--- WHAT TO PRODUCE ---
Please rewrite the captions of these records with "gallery" replaced by "portfolio", leaving everything else unchanged. Don't include the pictures in your answer.

START STORED DATA

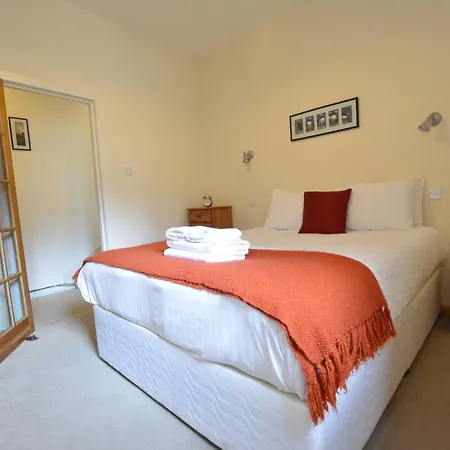 Old Town View - Picture Perfect! *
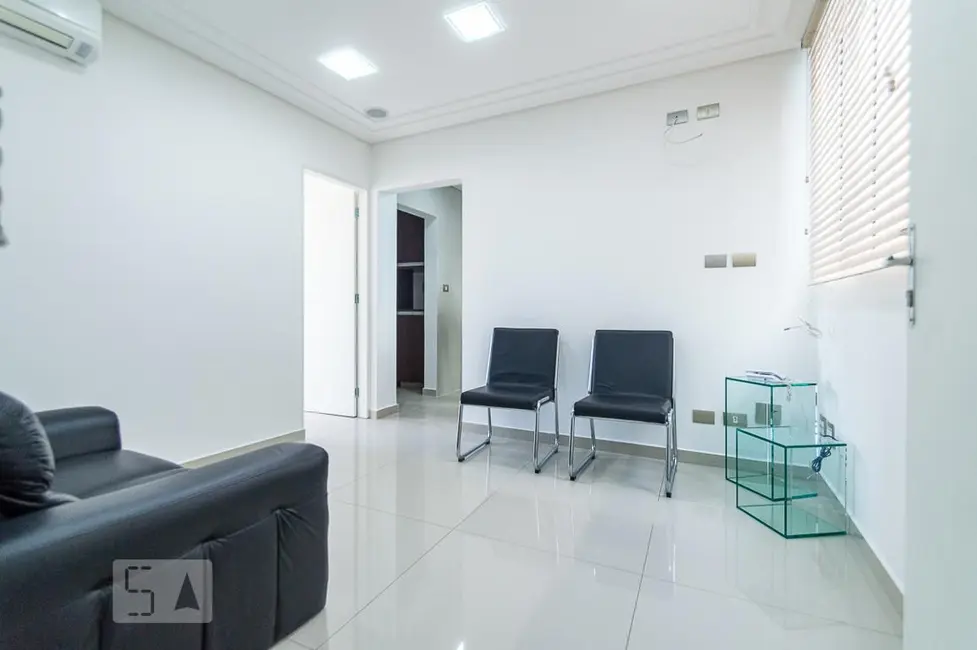 Foto 1 de Apartamento com 1 quarto à venda, 41m2 em Santa Cecília, São Paulo - SP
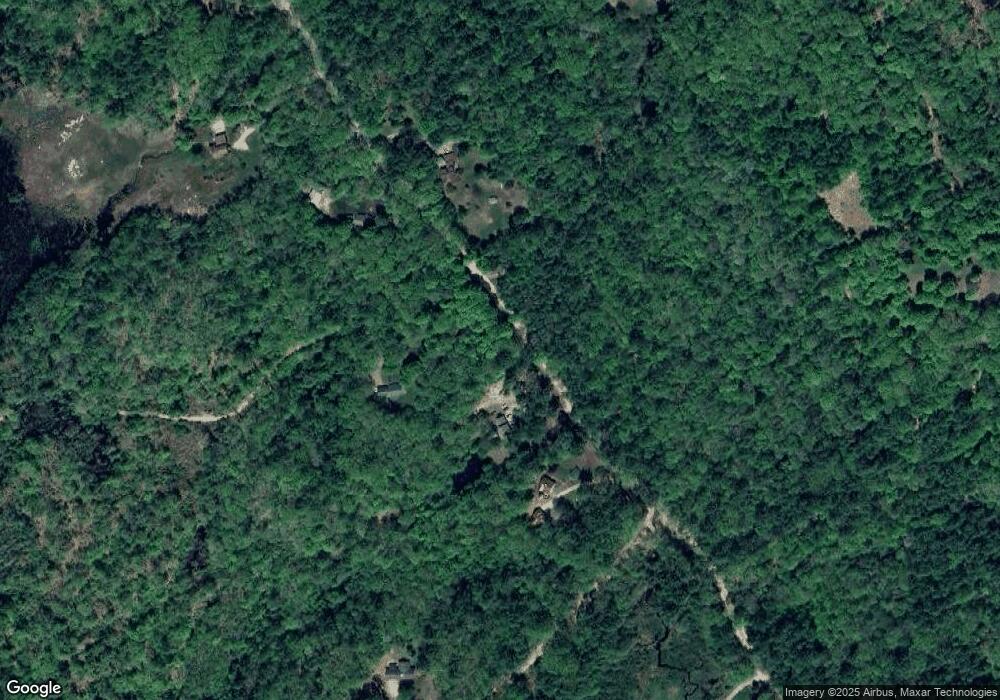 143 Morrill Rd, Canterbury, NH 03224 - photo 1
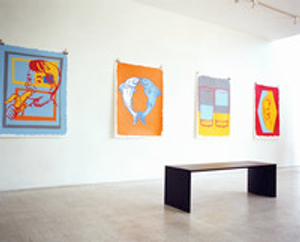 Image Example for gallery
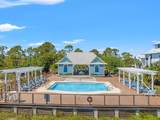 Lot 59 Loggerhead Ln - Photo 24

END STORED DATA

--- YOUR SOLUTION ---
 Old Town View - Picture Perfect! *
 Foto 1 de Apartamento com 1 quarto à venda, 41m2 em Santa Cecília, São Paulo - SP
 143 Morrill Rd, Canterbury, NH 03224 - photo 1
 Image Example for portfolio
 Lot 59 Loggerhead Ln - Photo 24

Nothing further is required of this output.